The office affirmed that the boy was hit by a black rubber bullet and that only one officer was using that type – but said that the officer didn't look like the boy's description. “Following your client’s appeal, photographs of the other policemen were collected and none look like your client’s description,” the letter adds.
It rejected the family's appeal to reopen the case. They explained that due to the failure to locate a suspect similar in appearance to the description, the absence of evidence that the shooting was illegal and the passage of four and a half years since the event – rendering it unlikely that new evidence would come to light – no grounds were found to reverse the case's closing.
On Wednesday afternoon Sleiman and Avitan filed a complaint about the police planting the M-16 rifle in his house.
“My expectations are not high,” Avitan says. “I expect responsibility to be accepted, for somebody to investigate.

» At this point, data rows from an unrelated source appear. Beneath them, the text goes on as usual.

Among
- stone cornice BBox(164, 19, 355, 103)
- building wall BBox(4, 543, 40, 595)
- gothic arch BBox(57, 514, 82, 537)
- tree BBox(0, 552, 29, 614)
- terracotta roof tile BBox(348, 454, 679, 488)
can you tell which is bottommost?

I want to ask the judge who granted the search warrant [of my home], did he know this was part of a TV show? Did he ask what they were searching for? I expect the police to take responsibility, at the level of the district commander and the police commissioner. I expect the officers to provide an explanation."
Black rubber bullets have killed one person and badly injured dozens over the years – including children. In some cases, they were used against procedure. The police are not supposed to aim rifles armed with rubber bullets at children, the elderly or pregnant women and when they do make use of such means, they’re supposed to aim at the legs.